**WHAT YOU SHOULD DO**
Copy every line below where the string "Tanzania" is found.
==== EXTRACTED DATA ====
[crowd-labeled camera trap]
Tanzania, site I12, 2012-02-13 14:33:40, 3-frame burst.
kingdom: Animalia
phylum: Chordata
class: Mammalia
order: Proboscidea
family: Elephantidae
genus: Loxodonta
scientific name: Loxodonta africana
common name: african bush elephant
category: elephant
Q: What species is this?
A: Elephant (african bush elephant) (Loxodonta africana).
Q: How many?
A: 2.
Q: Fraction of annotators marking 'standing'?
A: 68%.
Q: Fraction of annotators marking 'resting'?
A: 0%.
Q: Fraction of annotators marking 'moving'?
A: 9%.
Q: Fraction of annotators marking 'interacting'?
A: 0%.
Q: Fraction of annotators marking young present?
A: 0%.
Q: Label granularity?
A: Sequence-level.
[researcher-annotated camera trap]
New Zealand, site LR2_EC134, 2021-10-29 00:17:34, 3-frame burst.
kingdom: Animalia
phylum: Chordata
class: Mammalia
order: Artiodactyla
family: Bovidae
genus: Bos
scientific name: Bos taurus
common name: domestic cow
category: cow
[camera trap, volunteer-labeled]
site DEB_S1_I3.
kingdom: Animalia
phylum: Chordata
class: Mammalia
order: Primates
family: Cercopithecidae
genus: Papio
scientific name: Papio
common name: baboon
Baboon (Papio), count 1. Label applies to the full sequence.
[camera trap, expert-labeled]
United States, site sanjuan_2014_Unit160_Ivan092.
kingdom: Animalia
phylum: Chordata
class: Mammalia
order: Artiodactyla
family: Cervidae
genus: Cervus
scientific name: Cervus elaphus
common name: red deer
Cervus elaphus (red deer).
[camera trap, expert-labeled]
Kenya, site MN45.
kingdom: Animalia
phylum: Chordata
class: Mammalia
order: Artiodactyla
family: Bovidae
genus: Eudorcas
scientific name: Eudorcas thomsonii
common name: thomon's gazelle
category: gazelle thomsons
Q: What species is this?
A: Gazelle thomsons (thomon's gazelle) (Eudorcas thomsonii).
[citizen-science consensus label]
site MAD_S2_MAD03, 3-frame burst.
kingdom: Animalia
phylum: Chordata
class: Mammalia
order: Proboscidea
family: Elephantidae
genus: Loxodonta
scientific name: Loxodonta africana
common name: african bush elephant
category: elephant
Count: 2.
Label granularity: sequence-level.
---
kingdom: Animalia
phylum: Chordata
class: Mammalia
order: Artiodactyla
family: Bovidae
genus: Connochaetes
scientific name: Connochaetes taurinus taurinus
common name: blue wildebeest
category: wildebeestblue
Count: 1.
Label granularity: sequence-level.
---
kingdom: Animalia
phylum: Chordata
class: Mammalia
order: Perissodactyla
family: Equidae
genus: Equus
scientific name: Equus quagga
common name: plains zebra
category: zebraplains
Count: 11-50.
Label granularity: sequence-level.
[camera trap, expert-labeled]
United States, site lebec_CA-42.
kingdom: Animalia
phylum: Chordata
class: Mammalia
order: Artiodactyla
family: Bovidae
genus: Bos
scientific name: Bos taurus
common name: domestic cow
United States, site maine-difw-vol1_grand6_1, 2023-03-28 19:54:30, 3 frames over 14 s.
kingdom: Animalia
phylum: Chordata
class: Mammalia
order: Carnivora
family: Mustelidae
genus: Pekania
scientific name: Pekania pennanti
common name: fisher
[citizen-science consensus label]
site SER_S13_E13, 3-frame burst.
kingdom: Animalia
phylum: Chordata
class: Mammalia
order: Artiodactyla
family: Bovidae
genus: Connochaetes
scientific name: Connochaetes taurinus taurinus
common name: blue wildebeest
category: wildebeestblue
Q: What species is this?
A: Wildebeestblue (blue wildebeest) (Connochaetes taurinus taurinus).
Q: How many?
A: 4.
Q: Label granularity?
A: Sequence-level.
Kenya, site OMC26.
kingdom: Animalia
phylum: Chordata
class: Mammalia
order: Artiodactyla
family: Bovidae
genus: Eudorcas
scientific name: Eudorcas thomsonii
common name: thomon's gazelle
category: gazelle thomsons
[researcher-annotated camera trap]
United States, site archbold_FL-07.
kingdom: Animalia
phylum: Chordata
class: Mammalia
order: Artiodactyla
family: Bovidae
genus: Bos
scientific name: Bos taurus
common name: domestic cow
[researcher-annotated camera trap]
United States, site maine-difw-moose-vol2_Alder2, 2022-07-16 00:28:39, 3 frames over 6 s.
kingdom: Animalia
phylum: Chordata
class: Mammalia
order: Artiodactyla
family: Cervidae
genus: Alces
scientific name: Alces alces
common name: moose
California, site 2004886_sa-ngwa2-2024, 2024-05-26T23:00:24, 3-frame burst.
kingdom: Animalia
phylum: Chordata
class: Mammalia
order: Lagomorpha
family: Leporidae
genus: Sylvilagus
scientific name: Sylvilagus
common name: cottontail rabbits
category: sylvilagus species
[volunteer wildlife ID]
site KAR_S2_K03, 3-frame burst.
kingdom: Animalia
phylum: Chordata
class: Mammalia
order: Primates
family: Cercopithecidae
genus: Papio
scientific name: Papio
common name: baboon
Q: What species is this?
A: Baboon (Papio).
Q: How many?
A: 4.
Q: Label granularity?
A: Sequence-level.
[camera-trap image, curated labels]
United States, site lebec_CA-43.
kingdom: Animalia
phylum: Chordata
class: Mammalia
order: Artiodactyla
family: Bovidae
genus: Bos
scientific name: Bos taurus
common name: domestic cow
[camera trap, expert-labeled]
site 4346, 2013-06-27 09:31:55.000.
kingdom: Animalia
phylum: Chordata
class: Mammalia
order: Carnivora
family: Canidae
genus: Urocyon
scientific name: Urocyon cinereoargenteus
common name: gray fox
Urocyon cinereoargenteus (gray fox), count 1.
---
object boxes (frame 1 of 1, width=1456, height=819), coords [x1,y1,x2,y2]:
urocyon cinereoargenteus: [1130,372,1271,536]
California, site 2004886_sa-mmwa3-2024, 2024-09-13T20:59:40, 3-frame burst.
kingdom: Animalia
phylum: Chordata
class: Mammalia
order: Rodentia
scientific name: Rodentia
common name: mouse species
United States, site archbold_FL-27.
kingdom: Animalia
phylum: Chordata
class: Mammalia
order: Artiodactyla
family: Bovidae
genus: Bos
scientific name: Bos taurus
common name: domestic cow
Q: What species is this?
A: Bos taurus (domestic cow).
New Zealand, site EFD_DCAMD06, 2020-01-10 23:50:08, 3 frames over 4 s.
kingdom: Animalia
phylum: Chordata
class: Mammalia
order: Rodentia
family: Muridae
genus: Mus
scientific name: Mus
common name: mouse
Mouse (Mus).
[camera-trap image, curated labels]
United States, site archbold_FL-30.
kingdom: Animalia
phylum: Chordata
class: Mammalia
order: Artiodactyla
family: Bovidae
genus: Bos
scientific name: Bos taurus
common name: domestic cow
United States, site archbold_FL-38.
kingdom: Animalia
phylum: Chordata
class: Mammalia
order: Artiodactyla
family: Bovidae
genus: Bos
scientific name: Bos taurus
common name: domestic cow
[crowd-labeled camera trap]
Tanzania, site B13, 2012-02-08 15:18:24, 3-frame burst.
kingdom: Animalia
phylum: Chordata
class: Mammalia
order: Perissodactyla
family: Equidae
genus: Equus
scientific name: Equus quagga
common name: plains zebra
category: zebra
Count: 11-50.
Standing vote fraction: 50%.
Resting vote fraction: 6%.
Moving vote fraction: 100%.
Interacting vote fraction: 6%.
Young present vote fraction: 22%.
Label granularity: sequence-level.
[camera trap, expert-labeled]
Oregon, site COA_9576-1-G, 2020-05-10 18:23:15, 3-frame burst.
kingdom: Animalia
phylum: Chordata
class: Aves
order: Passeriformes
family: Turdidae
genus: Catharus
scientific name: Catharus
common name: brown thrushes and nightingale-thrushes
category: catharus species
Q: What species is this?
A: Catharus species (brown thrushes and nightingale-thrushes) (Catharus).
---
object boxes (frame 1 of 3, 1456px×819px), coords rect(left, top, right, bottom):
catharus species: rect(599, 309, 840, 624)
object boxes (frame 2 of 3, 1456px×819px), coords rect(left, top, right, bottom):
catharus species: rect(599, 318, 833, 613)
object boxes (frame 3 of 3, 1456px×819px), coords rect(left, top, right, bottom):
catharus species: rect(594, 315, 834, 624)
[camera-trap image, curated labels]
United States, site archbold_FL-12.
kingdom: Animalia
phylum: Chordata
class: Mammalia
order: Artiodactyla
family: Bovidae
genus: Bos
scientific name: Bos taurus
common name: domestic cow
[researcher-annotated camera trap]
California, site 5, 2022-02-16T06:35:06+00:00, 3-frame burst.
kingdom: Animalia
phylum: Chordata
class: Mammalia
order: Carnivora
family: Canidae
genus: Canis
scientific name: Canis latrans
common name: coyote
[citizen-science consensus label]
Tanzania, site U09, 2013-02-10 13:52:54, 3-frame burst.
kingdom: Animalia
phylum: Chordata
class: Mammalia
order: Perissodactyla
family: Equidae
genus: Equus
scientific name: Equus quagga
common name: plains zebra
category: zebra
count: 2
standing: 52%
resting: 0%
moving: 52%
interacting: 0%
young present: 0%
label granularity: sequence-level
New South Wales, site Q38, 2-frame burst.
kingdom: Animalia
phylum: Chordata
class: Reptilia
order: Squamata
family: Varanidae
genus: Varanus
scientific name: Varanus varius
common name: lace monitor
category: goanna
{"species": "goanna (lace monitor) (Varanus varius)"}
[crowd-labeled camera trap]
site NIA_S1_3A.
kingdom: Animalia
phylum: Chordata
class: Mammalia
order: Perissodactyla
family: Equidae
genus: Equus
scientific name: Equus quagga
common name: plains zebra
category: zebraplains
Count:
====
**SOLUTION**
Tanzania, site I12, 2012-02-13 14:33:40, 3-frame burst.
Tanzania, site B13, 2012-02-08 15:18:24, 3-frame burst.
Tanzania, site U09, 2013-02-10 13:52:54, 3-frame burst.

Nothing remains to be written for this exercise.